INSTRUÇÃO A: Edite os registros de anotação de caixas delimitadoras trocando "Sample image" por "Test image" e mantendo todo o resto igual. Não inclua as imagens na resposta.

TRECHO DO TEXTO:
+ + + + + + +

É claro que, quando se está no calor sufocante de uma noite abafada de verão, a gente não vê o eclipse tão poeticamente, mas alguma coisa acontece sempre que tem um. As reações variam entre observações óbvias ("bonito, né?"), divagações históricas ("você sabia que em 1772 um astrônomo suíço...") ou exclamações monossilábicas, a mais comum delas sendo "ohhhh!". O negocio é: ninguém fica indiferente a um eclipse. Seria anti-social.

Aquela noite me veio à memória quando lia uma reportagem no site da BBC. Alguns pesquisadores norte-americanos chegaram à conclusão que um episódio agudo de estresse pode destruir neurônios e, potencialmente, levar à depressão. Pelo menos foi o que aconteceu com os ratos. Não foram informadas as condições psicológicas e sociais dos jovens roedores, possíveis antecedentes de distúrbios afetivos, se vieram de famílias amorosas ou de lares desfeitos, etc., mas o fato é que eles se estressaram quando atacados por outros ratos (o que é perfeitamente compreensível para as mulheres) e houve uma "redução no numero de neurônios novos para processar sentimentos e emoções." Em outras palavras, um bode sem fim.

+ + + + + + +

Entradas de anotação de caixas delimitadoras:
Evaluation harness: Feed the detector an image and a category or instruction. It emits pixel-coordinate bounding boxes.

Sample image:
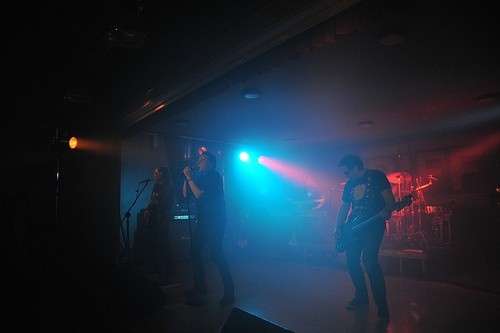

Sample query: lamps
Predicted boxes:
[106,0,148,45]
[64,68,95,106]
[241,81,261,100]
[377,27,407,46]
[46,126,80,155]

+ + + + + + +

INSTRUÇÃO B: Em que site estava a reportagem sobre os ratos estressados citada no texto?

RESOLUÇÃO COMENTADA A:
Evaluation harness: Feed the detector an image and a category or instruction. It emits pixel-coordinate bounding boxes.

Test image:

Sample query: lamps
Predicted boxes:
[106,0,148,45]
[64,68,95,106]
[241,81,261,100]
[377,27,407,46]
[46,126,80,155]

RESOLUÇÃO COMENTADA B: No site da BBC.